▸ STATED GOAL: Beginning with the line containing "Between the large" and ending with the last line of the records, set down every line exactly.

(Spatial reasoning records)
· · · · ·
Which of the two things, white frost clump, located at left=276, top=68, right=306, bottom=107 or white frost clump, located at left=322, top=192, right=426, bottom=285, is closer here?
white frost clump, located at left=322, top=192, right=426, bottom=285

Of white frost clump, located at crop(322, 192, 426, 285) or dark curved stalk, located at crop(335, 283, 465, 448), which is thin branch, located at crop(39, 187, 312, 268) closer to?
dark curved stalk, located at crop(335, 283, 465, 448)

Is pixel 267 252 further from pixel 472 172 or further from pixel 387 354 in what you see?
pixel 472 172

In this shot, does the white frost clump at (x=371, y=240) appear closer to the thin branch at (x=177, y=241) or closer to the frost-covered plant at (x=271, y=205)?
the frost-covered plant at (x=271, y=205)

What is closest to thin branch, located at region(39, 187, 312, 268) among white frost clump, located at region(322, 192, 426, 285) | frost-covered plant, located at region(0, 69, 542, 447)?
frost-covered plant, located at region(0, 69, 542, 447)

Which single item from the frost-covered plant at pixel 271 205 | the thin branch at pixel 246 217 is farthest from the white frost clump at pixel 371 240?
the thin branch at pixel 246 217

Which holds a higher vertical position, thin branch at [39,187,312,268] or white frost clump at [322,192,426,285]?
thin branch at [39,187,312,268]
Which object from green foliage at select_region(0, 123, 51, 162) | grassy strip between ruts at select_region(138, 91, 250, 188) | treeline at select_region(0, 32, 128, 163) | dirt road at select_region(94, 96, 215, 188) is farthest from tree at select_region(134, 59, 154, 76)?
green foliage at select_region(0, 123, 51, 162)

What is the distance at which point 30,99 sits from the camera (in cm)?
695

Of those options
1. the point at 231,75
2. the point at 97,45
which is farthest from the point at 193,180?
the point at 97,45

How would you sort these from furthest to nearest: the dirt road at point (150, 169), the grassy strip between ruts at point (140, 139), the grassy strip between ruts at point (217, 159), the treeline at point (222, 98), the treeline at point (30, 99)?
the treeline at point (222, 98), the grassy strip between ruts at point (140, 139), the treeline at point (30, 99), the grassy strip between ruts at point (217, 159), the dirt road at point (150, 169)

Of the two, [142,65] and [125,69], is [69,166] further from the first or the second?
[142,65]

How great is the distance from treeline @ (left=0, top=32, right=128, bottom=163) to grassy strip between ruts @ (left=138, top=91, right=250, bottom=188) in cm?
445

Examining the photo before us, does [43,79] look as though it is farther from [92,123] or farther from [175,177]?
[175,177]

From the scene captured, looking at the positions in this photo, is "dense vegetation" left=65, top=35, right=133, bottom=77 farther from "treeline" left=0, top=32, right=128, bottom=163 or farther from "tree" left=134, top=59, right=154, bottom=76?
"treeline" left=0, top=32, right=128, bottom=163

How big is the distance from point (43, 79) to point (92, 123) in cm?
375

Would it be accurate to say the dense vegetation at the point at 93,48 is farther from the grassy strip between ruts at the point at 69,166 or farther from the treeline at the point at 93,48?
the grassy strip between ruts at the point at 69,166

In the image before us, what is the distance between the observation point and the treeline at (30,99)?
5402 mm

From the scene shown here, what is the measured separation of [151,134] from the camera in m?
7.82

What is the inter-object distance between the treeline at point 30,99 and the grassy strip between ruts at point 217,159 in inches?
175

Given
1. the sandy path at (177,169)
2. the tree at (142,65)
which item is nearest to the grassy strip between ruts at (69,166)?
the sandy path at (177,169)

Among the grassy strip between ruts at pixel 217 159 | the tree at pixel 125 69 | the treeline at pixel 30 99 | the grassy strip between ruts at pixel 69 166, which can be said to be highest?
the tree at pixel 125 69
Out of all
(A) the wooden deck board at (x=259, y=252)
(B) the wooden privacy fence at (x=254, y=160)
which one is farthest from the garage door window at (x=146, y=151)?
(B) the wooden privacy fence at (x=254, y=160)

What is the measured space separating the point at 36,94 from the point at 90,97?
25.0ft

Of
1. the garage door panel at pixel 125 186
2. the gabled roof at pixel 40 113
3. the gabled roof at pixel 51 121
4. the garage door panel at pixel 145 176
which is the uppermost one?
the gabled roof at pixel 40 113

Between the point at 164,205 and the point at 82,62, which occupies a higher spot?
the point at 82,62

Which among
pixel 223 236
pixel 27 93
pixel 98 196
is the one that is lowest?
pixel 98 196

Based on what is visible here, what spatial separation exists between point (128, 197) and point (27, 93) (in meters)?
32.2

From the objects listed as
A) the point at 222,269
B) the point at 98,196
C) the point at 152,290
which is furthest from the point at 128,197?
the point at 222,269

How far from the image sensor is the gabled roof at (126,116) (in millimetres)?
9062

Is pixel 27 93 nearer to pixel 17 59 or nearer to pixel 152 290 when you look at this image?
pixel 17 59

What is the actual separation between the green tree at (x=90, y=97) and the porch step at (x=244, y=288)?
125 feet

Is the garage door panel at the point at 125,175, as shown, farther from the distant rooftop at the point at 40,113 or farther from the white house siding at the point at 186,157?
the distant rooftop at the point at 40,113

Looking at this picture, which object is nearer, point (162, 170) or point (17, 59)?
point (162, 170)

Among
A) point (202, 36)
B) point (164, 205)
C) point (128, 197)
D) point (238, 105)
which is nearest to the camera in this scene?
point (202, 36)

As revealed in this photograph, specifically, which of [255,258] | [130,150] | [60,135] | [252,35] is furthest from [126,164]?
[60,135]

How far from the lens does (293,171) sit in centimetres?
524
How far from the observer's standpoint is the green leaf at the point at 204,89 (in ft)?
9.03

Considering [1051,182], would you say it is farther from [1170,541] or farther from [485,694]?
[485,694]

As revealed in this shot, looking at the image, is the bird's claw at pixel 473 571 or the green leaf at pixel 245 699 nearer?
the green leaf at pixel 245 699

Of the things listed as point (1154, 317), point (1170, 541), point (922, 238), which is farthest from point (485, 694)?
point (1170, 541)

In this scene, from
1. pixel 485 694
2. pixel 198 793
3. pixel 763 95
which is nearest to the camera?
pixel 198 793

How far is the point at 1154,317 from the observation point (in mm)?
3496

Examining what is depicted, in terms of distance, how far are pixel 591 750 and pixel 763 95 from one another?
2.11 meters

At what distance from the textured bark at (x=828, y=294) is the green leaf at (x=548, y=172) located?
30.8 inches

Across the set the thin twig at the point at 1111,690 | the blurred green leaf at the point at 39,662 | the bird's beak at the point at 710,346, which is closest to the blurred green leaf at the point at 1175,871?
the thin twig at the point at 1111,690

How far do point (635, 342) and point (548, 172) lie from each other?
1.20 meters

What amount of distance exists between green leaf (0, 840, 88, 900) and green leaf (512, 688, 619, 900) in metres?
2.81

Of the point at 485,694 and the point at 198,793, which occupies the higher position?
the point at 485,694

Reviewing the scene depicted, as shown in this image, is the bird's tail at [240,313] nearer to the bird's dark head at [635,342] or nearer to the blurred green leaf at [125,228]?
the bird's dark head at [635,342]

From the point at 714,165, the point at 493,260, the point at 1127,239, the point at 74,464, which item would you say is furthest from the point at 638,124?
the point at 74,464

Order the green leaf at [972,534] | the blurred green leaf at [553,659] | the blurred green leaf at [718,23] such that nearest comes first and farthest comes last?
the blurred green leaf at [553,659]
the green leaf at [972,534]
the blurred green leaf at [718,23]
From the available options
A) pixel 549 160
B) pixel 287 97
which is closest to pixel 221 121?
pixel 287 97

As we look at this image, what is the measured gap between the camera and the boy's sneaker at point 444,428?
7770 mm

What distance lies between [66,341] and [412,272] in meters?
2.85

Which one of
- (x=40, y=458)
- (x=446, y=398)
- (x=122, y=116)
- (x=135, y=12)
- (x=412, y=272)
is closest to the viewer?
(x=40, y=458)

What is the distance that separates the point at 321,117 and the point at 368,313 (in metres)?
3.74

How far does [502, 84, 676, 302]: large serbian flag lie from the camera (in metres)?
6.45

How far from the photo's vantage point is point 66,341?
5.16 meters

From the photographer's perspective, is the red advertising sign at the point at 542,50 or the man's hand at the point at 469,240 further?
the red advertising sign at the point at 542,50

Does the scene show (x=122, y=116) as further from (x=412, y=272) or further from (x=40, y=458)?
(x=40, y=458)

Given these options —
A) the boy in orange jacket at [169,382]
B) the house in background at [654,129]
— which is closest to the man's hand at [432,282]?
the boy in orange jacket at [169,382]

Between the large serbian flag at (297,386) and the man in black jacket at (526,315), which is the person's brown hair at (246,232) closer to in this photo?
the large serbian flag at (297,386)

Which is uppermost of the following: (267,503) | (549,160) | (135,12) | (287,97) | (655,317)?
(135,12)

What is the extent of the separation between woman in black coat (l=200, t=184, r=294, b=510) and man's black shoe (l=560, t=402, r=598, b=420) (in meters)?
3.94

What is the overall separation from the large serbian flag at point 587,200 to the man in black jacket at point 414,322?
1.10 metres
· · · · ·
▸ RESULT BELOW:
Between the large serbian flag at (297,386) and the man in black jacket at (526,315), which is the person's brown hair at (246,232) closer to in this photo?
the large serbian flag at (297,386)

Which is uppermost of the following: (267,503) | (549,160) | (135,12) | (287,97) | (655,317)?
(135,12)

What is the extent of the separation between woman in black coat (l=200, t=184, r=294, b=510) and man's black shoe (l=560, t=402, r=598, b=420) (in meters)?
3.94

What is the overall separation from the large serbian flag at point 587,200 to the man in black jacket at point 414,322?
1.10 metres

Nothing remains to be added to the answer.